歷代官窯瓷器,都是取其精品,有缺陷的全部毀掉,毛瓷也不例外。7501瓷雖然珍貴,也是指整器而言,如果是偉人用過的殘品,價值當然不可估量,但是一出品就是次品,又被砸了,那麼它就失去了身上所籠罩的光環,與一般的殘瓷沒什麼差別。
站在一個昏暗的路燈下邊,吳迪將剛剛買到的兩片汝窯粉青瓷片輕輕地對在一起,居然嚴絲合縫!這就是一件整器分成的兩塊!看著它足有三十厘米的直徑和罕見的粉青色,他笑了,來平洲這一趟,就算什麼也沒得到,有這麼一件,足矣!
走到老街的另一端,時間不過才五點多,吳迪有點猶豫,既然能找到汝瓷這種好東西,剛才匆匆看過的攤位是不是還會有什麼沒發現的珍品?旋即又為自己的貪心搖了搖頭,這世上,不知道有多少奇寶,豈能由他一人收盡?
“走了,回去睡大頭覺,睡飽了還要接著賭石呢!”
一回頭,卻發現麻雀蹲在地上不肯起來,
“五哥,你看這個筆筒雕的多精緻,你幫我看看,我想買下來。
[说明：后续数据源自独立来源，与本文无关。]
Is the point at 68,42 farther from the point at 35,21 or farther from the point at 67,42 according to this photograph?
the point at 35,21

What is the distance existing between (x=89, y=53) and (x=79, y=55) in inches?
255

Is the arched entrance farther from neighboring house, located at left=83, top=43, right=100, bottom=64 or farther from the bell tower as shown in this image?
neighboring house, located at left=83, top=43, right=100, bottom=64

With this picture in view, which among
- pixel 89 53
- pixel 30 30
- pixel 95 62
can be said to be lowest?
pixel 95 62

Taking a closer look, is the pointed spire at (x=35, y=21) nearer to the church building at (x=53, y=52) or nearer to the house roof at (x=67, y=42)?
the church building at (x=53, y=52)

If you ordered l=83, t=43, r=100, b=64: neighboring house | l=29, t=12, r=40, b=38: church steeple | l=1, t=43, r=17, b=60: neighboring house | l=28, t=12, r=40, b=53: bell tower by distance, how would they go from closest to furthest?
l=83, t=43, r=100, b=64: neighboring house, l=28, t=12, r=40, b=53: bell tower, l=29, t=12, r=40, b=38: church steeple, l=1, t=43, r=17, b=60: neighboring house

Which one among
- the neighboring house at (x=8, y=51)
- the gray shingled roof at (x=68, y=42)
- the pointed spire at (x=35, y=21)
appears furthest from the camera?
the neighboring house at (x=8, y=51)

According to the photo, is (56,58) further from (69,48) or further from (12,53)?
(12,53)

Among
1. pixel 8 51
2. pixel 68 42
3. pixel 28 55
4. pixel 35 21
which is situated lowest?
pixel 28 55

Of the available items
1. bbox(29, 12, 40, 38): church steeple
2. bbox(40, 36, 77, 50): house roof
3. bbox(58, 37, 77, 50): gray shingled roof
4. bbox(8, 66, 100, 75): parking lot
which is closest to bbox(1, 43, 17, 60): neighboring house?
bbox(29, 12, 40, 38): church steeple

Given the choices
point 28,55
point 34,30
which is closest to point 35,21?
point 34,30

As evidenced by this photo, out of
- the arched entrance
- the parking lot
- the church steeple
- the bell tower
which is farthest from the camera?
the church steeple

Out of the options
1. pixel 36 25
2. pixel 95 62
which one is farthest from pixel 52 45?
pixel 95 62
”
“哦,麻雀要發奮圖強了嗎?我看看,這事要好好支援一下。”
“不……不過……”
麻雀蹲的攤位是這邊街口第一家,經營的是竹木雕,此刻被麻雀拿在手上的筆筒是一件木雕,吳迪看了兩眼,一般黃楊木的,就是鏤空部分還不錯,看起來很精緻,可惜是機器做的。
“便宜的話,買回去擺在書桌上還不錯。”
吳迪將木雕還給麻雀,在攤位上看了一眼,拿起一件黑乎乎的根雕,掂了掂重量,笑道:
“這件東西有意思……”
“我開始還以為是紫檀,可惜,雖然重量差不多,卻不是。不過我也不知道是什麼材質。”
吳迪看了老闆一眼,心說,你倒是老實。他用拇指按壓了根雕的幾個部位,笑道:
“這件多半是東北密林中一種叫做鐵樺木的樹根所雕,老闆,怎麼賣啊?”
“鐵樺木?這件東西是祖上傳下來的,我剛翻祖屋翻出來,你想要的話,兩……不,一千塊錢吧。”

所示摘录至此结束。